• SUPPLIED MATERIAL:
_ _ _ _ _
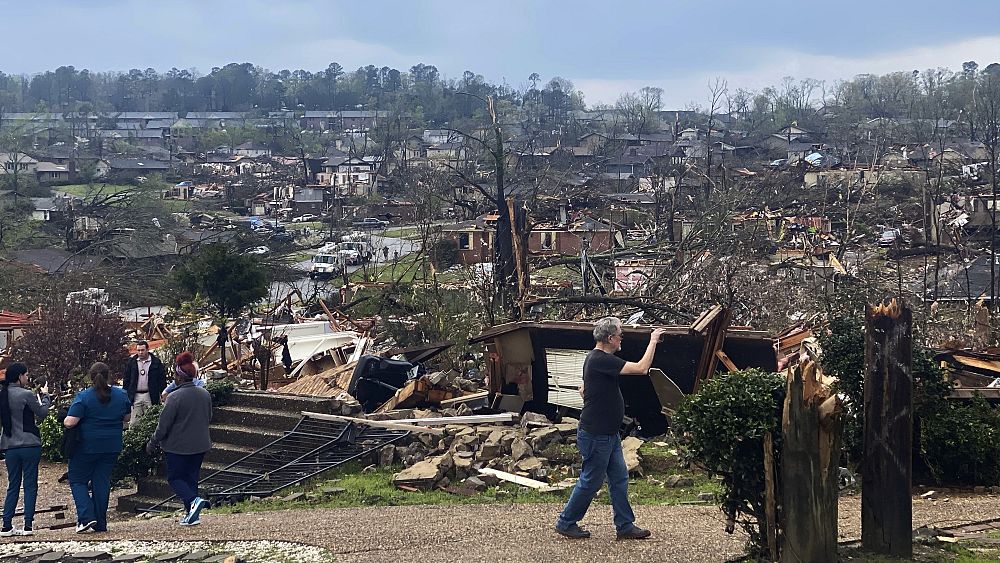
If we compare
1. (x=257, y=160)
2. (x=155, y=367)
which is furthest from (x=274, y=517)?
(x=257, y=160)

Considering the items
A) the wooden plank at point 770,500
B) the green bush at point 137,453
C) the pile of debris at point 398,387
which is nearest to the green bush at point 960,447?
the wooden plank at point 770,500

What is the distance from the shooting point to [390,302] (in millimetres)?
22344

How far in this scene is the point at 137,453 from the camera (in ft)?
38.7

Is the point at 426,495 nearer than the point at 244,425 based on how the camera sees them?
Yes

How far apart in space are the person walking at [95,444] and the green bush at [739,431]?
4.69 meters

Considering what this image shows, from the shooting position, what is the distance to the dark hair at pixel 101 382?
830cm

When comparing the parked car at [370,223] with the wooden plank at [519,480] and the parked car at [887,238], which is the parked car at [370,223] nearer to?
the parked car at [887,238]

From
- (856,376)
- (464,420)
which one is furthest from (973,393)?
(464,420)

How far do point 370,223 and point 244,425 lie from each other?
47211 mm

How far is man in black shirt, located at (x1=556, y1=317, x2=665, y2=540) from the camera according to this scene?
6895 mm

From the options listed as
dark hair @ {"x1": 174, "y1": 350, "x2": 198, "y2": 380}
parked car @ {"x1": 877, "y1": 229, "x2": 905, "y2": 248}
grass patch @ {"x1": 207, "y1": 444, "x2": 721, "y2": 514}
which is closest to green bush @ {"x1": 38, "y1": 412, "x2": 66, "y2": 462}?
grass patch @ {"x1": 207, "y1": 444, "x2": 721, "y2": 514}

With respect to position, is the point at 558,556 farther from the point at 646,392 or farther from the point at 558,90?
the point at 558,90

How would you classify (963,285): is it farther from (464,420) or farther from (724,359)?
(464,420)

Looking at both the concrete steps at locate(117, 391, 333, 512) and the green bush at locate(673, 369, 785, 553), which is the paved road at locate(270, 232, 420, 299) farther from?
the green bush at locate(673, 369, 785, 553)
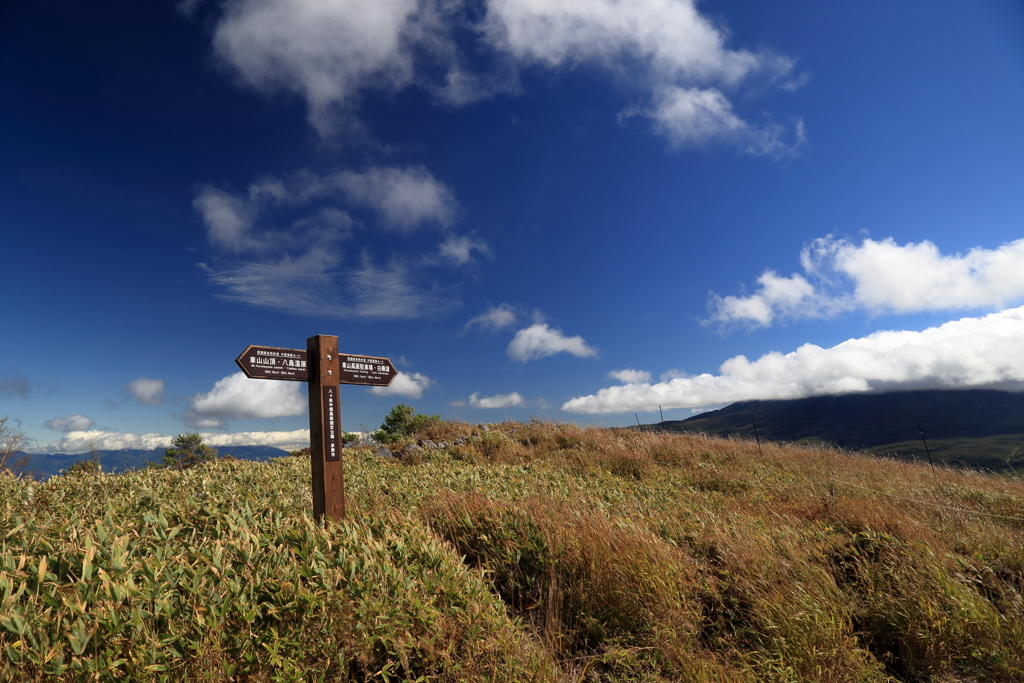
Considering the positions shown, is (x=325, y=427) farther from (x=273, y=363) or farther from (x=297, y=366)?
(x=273, y=363)

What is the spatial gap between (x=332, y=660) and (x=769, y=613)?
3.92 m

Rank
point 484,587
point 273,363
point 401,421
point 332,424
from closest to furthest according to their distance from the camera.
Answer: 1. point 484,587
2. point 273,363
3. point 332,424
4. point 401,421

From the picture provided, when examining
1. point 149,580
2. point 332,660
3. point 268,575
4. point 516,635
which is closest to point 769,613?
point 516,635

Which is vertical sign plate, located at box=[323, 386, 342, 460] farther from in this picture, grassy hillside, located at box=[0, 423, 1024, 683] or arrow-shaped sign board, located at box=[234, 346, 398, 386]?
grassy hillside, located at box=[0, 423, 1024, 683]

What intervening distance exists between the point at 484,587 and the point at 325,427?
2904mm

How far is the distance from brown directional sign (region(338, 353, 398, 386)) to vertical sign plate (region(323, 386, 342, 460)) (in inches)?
9.5

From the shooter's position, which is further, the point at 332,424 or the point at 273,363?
the point at 332,424

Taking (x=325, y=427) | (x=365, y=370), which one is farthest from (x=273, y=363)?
(x=365, y=370)

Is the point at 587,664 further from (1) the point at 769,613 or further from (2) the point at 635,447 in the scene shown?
(2) the point at 635,447

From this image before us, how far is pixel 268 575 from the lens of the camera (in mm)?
3334

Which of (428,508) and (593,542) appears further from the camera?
(428,508)

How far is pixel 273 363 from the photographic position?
5.38m

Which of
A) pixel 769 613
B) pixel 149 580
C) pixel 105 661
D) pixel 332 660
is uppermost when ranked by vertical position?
pixel 149 580

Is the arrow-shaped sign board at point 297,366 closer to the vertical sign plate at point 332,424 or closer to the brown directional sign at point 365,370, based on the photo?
the brown directional sign at point 365,370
_ _ _ _ _
• EXERCISE DESCRIPTION: Copy these records line for line, leaving out the pictures.

• RESULT BELOW:
If we compare
1. (x=257, y=160)
2. (x=155, y=367)
which is furthest from (x=274, y=517)?
(x=257, y=160)

Considering the items
A) the wooden plank at point 770,500
B) the green bush at point 137,453
C) the pile of debris at point 398,387
which is nearest to the green bush at point 960,447?
the wooden plank at point 770,500

What is the distance from the shooting point to [390,302] (in millimetres)?
22344

How far in this scene is the point at 137,453 from the camera (in ft)?
38.7

Is the point at 426,495 nearer than the point at 244,425 based on how the camera sees them?
Yes

How far apart in space are the person walking at [95,444] and the green bush at [739,431]?
4.69 meters

Considering what this image shows, from the shooting position, what is the distance to the dark hair at pixel 101 382?
830cm

When comparing the parked car at [370,223] with the wooden plank at [519,480] and the parked car at [887,238], which is the parked car at [370,223] nearer to?
the parked car at [887,238]

From
- (856,376)
- (464,420)
which one is furthest from (973,393)?
(464,420)

How far do point 370,223 and point 244,425 lie from each other?
47211 mm

How far is man in black shirt, located at (x1=556, y1=317, x2=665, y2=540) from the camera according to this scene?
6895 mm

From the options listed as
dark hair @ {"x1": 174, "y1": 350, "x2": 198, "y2": 380}
parked car @ {"x1": 877, "y1": 229, "x2": 905, "y2": 248}
grass patch @ {"x1": 207, "y1": 444, "x2": 721, "y2": 514}
which is closest to green bush @ {"x1": 38, "y1": 412, "x2": 66, "y2": 462}?
grass patch @ {"x1": 207, "y1": 444, "x2": 721, "y2": 514}

With respect to position, is the point at 558,556 farther from the point at 646,392 or farther from the point at 558,90?
the point at 558,90

How would you classify (963,285): is it farther from (464,420) or farther from (724,359)?
(464,420)

Looking at both the concrete steps at locate(117, 391, 333, 512) and the green bush at locate(673, 369, 785, 553), which is the paved road at locate(270, 232, 420, 299) farther from?
the green bush at locate(673, 369, 785, 553)
Considering the positions shown, is (x=325, y=427) farther from (x=273, y=363) or farther from (x=297, y=366)?
(x=273, y=363)

What is the spatial gap between (x=332, y=660) and (x=769, y=613)?
3.92 m

Rank
point 484,587
point 273,363
point 401,421
point 332,424
from closest to furthest according to their distance from the camera.
Answer: 1. point 484,587
2. point 273,363
3. point 332,424
4. point 401,421

From the picture provided, when examining
1. point 149,580
2. point 332,660
3. point 268,575
4. point 516,635
which is closest to point 769,613?
point 516,635

Which is vertical sign plate, located at box=[323, 386, 342, 460] farther from in this picture, grassy hillside, located at box=[0, 423, 1024, 683] or arrow-shaped sign board, located at box=[234, 346, 398, 386]?
grassy hillside, located at box=[0, 423, 1024, 683]

What intervening distance exists between the point at 484,587 and the point at 325,427?
2904mm

How far is the distance from brown directional sign (region(338, 353, 398, 386)) to vertical sign plate (region(323, 386, 342, 460)) (in inches)?
9.5

From the shooter's position, which is further, the point at 332,424 or the point at 273,363?
the point at 332,424

Taking (x=325, y=427) | (x=365, y=370), which one is farthest from (x=273, y=363)?
(x=365, y=370)

Is the point at 587,664 further from (1) the point at 769,613 or further from (2) the point at 635,447 in the scene shown?
(2) the point at 635,447

From this image before us, how far is pixel 268 575 from the lens of the camera (in mm)?
3334

Which of (428,508) and (593,542) appears further from the camera?
(428,508)

How far is pixel 273 363 from the photographic position?
5.38m

Which of
A) pixel 769 613
B) pixel 149 580
C) pixel 105 661
D) pixel 332 660
is uppermost when ranked by vertical position?
pixel 149 580

Is the arrow-shaped sign board at point 297,366 closer to the vertical sign plate at point 332,424 or closer to the brown directional sign at point 365,370, based on the photo?
the brown directional sign at point 365,370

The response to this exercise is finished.